■ Document segment:
Choose Love!

Blog Published: June 24, 2020
By Sister Julie Myers, OSF
Blog: Choose Love

I’m sitting on the porch looking out over a lake. Brother Sun is just waking up and seems eager to rise. He has a great responsibility to wake up the world, not judging whom to awake, only knowing all must be nudged by his brilliance to start the day. And for all those night shifters, he reminds them that their work is done for yet another day.

There is great peace here. Birds are singing their lil’ hearts out, fish are jumping out of the water, the breeze is dancing through the leaves of the trees, and chipmunks are doing…well, whatever it is that chipmunks do! It is peace at her finest and is a pure gift for me.

Although Brother Sun rises upon everyone, I am very aware that peace does not. Peace is a gift that we have within us. But not everyone knows how to wake it, how to give it breath and freedom and life! Just turn on the news or scroll through social media—we see tragedy and hear stories of turmoil. Pain and anger have been boiling within the human spirit for years and years and has finally erupted—a much-needed eruption in order to recover the suffocated soul.

With all the news of racism today, I am reminded of an experience I had as a young nun ministering as a PTA in a hospital. I will never forget it as it has become a golden lesson for my life. I was providing therapy for a patient who recently had a total knee replacement. He was African American. I tried to engage him in conversation during the therapy session, as well as another patient next to him (also African American). He looked at me with great disgust and then spit on me saying some explicative about being white. The other patient quickly chastised him saying, “Come on man, she didn’t do anything to you, she’s cool!” I sat in shock for a bit, wiped the saliva from my face and shirt, and literally had to grasp at everything within me to continue his therapy with reverence and respect.

■ Provided information:
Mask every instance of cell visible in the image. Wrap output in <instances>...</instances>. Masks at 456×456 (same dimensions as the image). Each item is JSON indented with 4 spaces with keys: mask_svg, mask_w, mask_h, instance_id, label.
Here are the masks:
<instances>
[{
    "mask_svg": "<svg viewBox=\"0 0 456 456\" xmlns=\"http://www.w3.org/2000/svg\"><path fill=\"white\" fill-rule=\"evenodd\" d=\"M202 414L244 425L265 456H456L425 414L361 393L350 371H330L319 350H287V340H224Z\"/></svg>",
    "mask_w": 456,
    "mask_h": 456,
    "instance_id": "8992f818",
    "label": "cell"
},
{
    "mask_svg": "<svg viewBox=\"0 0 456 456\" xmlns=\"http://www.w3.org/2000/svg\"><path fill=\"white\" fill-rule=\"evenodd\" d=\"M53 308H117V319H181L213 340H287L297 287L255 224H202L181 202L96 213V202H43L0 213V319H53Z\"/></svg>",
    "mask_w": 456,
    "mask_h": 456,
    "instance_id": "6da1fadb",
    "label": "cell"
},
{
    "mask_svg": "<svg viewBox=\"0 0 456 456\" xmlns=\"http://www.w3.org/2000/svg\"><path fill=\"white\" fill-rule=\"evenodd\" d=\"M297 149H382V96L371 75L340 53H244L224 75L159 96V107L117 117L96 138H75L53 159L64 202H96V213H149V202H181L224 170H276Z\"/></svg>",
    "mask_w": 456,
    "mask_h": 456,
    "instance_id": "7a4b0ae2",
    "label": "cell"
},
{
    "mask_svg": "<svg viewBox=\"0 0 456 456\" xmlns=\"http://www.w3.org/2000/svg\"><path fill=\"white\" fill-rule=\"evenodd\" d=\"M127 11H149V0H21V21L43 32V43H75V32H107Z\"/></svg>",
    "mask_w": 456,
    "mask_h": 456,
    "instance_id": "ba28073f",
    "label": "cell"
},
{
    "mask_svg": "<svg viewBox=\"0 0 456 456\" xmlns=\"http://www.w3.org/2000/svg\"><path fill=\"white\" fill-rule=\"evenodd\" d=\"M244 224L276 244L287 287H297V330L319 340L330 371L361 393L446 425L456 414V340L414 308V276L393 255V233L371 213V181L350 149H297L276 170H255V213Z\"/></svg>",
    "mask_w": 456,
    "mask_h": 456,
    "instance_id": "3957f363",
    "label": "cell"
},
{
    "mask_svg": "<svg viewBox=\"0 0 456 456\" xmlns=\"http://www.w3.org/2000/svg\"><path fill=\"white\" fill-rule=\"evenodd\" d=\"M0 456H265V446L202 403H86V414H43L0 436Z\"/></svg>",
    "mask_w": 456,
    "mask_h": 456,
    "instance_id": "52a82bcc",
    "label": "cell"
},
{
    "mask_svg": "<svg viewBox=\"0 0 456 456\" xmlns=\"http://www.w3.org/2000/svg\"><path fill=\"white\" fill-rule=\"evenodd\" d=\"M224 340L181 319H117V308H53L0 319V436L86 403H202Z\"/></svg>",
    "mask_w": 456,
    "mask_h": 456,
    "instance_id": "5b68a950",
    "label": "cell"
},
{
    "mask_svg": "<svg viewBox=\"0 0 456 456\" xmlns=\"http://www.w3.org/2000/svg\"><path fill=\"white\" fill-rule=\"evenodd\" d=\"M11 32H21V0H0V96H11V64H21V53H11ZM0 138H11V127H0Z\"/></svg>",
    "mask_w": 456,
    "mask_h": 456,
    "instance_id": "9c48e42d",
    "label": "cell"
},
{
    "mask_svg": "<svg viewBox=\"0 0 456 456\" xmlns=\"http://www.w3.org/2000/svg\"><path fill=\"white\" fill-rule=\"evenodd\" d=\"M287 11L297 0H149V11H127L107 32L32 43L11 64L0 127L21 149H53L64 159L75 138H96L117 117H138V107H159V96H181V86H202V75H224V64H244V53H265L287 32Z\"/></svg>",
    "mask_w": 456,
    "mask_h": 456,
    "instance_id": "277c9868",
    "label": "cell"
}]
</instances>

■ Task brief: Reproduce the blog post's text between "I’m sitting on" and "yet another day.", inclusive.

■ Task response:
I’m sitting on the porch looking out over a lake. Brother Sun is just waking up and seems eager to rise. He has a great responsibility to wake up the world, not judging whom to awake, only knowing all must be nudged by his brilliance to start the day. And for all those night shifters, he reminds them that their work is done for yet another day.